Early warning signs of Alzheimer’s dementia:
- Frequently asking the same questions
- Repeating the same stories word-for -word
- Forgetting simple tasks such as cooking, or getting dressed
- Inability to balance the check book or pay bills
- Getting lost in familiar places
- Neglecting to bathe, wearing the same clothing or mix-matching clothing
- Symptoms of moderate stage dementia:
- Increased memory loss or confusion
- Not recognizing family members
- Difficulty completing routine tasks such as getting dressed
- Delusions and paranoia
- Wandering away from home
- Impulsive behavior
- Symptoms in the severe stage of dementia:
- Problems with communication
- Not able to recognize self or family members
- Difficulty swallowing resulting in weight loss
- Increased sleeping
- Loss of bladder and bowel control
Alzheimer’s is usually diagnosed when family members recognize some of the early symptoms of memory loss. A doctor will evaluate the patient based on questions concerning medical history, and changes in behavior or personality. The doctor may conduct brain scans such as a computed tomography (CT) scan or magnetic resonance imaging (MRI) test. The patient may be asked to perform simple memory tests, counting, solving problems or using language skills. Tests of blood, urine, and spinal fluid may also be performed. The combination of tests will help with the diagnosis.

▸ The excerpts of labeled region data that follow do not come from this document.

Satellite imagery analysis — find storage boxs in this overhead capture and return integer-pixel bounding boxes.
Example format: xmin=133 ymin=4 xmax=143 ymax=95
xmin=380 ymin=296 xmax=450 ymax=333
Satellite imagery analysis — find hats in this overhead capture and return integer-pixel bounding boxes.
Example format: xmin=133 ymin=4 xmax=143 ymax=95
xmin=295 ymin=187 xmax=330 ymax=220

If you recognize the symptoms in a family member do not hesitate to have them evaluated by a professional that specializes in neurology. Recognizing early signs is important because AD is a complex disease and the earlier is it detected the sooner treatment can begin.
Although, there is no cure, the Food and Drug Administration (FDA) has approved four drugs to treat Alzheimer’s dementia. For mild to moderate symptoms, rivastigmine, galantamine, and donepezil may help maintain mental abilities and control specific behavioral symptoms for a period of time. Memantine is designed to help moderate to severe symptoms and donepezil is used for severe symptoms.